Wood County Board of Elections did not encounter any citizens purged from the list, who wished to vote, Director Terry Burton said.
“Those people had been through an eight-year process,” of not voting and not responding to notices, he said.
But those who send back the stamped envelope will keep their place on the voter rolls.
“Those people we hear from, their status is active,” DeJong said.
Bowling Green sees a lot of inactive voters due to its university population, she said.
“Kids are here for a while, they get registered here for a while, then they more,” DeJong said. And for those who move out of state, there is no system in place to know if they have registered elsewhere.
The case that put the spotlight on the voter purging was brought by Larry Harmon, a software engineer and Navy veteran who lives near Akron. He voted in the 2004 and 2008 presidential elections but not in 2012. He also sat out the midterm elections in 2010 and 2014.
But in 2015, Harmon did want to vote against a ballot initiative to legalize marijuana and found that his name had been cut from the voting rolls. State officials said that they had done so after sending Harmon a notice in 2011 asking him to confirm his eligibility to vote and that he did not respond. Harmon said he did not remember getting a notice, but he was dropped from the voter rolls.

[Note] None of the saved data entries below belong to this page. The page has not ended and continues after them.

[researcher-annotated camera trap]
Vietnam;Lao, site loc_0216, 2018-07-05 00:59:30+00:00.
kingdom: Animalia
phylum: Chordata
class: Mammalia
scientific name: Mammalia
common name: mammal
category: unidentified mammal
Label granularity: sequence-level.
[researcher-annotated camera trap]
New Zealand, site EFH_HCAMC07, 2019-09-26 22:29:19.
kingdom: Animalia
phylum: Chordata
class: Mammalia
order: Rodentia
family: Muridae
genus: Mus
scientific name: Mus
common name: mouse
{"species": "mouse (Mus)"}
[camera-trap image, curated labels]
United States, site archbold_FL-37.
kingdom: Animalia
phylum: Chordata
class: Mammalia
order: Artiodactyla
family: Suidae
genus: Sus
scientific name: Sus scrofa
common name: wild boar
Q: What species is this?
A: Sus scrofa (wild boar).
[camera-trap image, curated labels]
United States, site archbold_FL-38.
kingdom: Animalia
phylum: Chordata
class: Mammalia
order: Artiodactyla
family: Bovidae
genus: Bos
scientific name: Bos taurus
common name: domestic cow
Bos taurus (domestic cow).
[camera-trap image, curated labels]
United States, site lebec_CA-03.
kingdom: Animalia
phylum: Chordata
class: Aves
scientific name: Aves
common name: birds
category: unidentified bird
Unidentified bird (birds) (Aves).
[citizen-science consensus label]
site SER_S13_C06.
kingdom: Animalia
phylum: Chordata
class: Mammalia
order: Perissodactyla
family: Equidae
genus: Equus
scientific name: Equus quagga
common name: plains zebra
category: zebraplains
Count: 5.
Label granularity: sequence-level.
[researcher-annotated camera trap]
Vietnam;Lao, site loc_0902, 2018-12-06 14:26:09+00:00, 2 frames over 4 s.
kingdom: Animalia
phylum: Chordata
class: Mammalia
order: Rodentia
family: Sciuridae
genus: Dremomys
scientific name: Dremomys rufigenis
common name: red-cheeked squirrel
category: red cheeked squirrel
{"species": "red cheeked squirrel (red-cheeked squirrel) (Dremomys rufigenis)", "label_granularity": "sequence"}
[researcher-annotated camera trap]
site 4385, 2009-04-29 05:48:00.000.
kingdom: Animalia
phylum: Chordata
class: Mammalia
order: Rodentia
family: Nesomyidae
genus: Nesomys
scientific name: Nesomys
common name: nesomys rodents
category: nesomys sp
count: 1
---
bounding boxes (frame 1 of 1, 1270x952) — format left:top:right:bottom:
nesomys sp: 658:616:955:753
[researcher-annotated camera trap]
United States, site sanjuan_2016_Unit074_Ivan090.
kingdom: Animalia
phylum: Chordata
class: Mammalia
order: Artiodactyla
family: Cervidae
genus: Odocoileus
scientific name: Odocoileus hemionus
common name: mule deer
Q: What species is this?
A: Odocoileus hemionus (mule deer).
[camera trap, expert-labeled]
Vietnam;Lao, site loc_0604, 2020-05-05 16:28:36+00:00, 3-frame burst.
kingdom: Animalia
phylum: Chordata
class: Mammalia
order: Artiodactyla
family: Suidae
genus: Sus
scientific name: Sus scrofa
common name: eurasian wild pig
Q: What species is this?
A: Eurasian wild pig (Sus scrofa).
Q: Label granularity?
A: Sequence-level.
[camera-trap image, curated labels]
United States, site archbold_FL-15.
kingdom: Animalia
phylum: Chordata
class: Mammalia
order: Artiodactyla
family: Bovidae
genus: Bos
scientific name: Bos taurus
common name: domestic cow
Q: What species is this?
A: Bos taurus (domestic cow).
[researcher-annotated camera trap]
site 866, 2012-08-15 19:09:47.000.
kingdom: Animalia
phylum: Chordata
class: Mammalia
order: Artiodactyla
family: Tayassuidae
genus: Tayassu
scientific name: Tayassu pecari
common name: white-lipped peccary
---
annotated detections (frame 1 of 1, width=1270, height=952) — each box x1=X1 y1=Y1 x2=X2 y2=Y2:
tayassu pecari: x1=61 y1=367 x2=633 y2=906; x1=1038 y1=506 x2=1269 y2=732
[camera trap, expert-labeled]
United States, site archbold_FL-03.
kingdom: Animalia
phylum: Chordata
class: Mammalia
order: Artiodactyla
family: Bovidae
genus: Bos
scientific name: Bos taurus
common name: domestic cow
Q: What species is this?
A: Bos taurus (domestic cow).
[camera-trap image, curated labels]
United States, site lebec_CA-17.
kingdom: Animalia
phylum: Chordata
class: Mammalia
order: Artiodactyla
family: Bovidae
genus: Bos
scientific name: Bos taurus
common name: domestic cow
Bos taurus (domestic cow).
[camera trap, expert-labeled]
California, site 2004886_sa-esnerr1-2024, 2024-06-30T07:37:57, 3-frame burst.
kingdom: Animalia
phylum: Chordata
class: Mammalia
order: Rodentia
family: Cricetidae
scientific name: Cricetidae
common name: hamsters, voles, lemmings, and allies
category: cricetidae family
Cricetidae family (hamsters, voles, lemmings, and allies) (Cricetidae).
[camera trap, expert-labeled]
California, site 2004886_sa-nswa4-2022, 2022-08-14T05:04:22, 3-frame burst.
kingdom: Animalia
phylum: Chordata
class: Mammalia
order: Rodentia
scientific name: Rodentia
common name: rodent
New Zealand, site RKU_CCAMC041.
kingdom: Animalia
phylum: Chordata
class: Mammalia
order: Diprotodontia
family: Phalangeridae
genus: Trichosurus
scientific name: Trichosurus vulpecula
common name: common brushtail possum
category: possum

Since then, the voter purging has been debated in the courts. A lower court ruling found the state policy violated a federal law aimed to make it easier for U.S. citizens to register to vote. The 1993 National Voter Registration Act bars states from striking registered voters “by reason of the person’s failure to vote.”
Ohio is one of seven states, along with Georgia, Montana, Oklahoma, Oregon, Pennsylvania and West Virginia, that erase infrequent voters from registration lists. Ohio’s policy is the most aggressive.
Registered voters in Ohio who do not vote for four years are sent registration confirmation notices. If they do not respond and do not vote over the subsequent four years, their names are purged from the voting rolls.
Husted has maintained that the purging is legal and that over five years his office has removed 465,000 deceased voters and 1.3 million duplicate registrations.
By a 5-4 vote that split the conservative and liberal justices, the Supreme Court rejected arguments in a case from Ohio that the practice violates a federal law intended to increase the ranks of registered voters.
Voter access to polls is being debated around the nation. Democrats have accused Republicans of trying to suppress votes from minorities and poorer people who tend to vote for Democrats. Republicans have argued that they are trying to promote ballot integrity and prevent voter fraud.
Civil rights groups said the court should be focused on making it easier for people to vote, not allowing states to put up roadblocks to casting ballots.
DeJong said boards of elections will be waiting till next year to do any purging – especially since a new secretary of state will be elected this fall.
“We will get a full set of instructions from the secretary of state,” she said.